The company had hoped to get a green light based on an ongoing phase I/II study, but the FDA has sent it back to gather more data, including results from a new 10-patient cohort in the phase I/II trial, due next year, and data from a natural history study of patients treated with enzyme-replacement therapy, set to read out in the second half of this year.
Amicus hopes that this will be enough to make another bid for US accelerated approval in 2019, but Leerink analysts have pushed back the expected launch of AT-GAA to 2022, suggesting that the agency will need to see data from a larger phase III trial due to start this year.
That 100-patient study will compare AT-GAA against enzyme-replacement therapy, with a primary endpoint of six-minute walk test.
Today’s stock reaction comes not long after the sell-off that coincided with US approval for Galafold. Mr Crowley was adamant that this was not down to the drug’s $315,000 per year price tag, saying this was lower than the cost of the previous standard of care, Sanofi’s enzyme-replacement therapy Fabrazyme, which comes in at around $340,000 per year.
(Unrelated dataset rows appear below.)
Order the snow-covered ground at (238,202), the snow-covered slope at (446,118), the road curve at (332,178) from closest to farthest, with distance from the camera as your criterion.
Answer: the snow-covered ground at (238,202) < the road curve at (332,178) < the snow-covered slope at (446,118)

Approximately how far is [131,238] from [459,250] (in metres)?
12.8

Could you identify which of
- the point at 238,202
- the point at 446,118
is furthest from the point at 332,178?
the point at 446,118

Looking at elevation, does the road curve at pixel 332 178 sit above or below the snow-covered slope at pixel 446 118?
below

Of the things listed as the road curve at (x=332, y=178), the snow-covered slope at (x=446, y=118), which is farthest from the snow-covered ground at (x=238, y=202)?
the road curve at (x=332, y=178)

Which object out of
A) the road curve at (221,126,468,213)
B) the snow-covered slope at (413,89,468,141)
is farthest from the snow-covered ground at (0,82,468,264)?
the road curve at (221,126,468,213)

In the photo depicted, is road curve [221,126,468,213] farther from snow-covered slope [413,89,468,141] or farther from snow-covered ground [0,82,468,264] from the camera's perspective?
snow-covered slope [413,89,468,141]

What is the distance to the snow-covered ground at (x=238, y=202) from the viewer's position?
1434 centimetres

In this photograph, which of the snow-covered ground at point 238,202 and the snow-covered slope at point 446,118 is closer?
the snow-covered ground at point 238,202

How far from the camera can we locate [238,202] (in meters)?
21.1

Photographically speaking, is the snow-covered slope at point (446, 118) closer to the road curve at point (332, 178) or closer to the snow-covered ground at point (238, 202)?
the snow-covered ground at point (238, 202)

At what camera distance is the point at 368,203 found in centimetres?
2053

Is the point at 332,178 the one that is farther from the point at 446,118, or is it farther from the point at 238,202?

However, Sanofi has reportedly put Fabrazyme’s average price tag at closer to $290,000 when taking into account children who need less of the drug.
Mr Crowley pointed to Galafold’s greater convenience as an oral small molecule rather than an injected therapy, and said Amicus’s drug could lower treatment costs overall: “We’ll be able to save the system tens of thousands of dollars per patient per year in infusion costs.”
As well as setting what it believes is a responsible price tag at launch, Amicus has promised not to raise the cost of Galafold by more than the US inflation rate – specifically the consumer price index. “And that’s for the entire life of the medicine,” Mr Crowley said. “To our knowledge no pharma company has ever made that promise before.”
Of course, drug pricing is a hot topic right now and it will be interesting to see whether Amicus sticks to its bold pledge if and when the current furore dies down – and, if Amicus were acquired, whether a new company would take the same approach.
Mr Crowley highlighted another “unique” promise Amicus has made: to “take a meaningful portion of the revenue from Galafold and reinvest it, specifically into Fabry disease, until there is a cure.”
He said this was different from simply putting money back into R&D – the long-time defence of biopharma companies trying to justify high drug prices.
Mr Crowley would not say what constituted a “meaningful portion”, adding that it would be unhelpful to earmark a certain percentage of sales for this purpose, “because in some cases we’ll spend more than whatever predefined percent, but in other cases we might not have the ability to spend at a predefined rate”.
But he said that this year alone in Fabry disease the group would spend “many millions of dollars” on gene therapy. He admitted that it could be a “many-decades commitment” before a Fabry disease cure is developed.
After being punished for raising hopes of accelerated approval in Pompe disease, Amicus will have to hope that its latest promises do not come back to haunt it.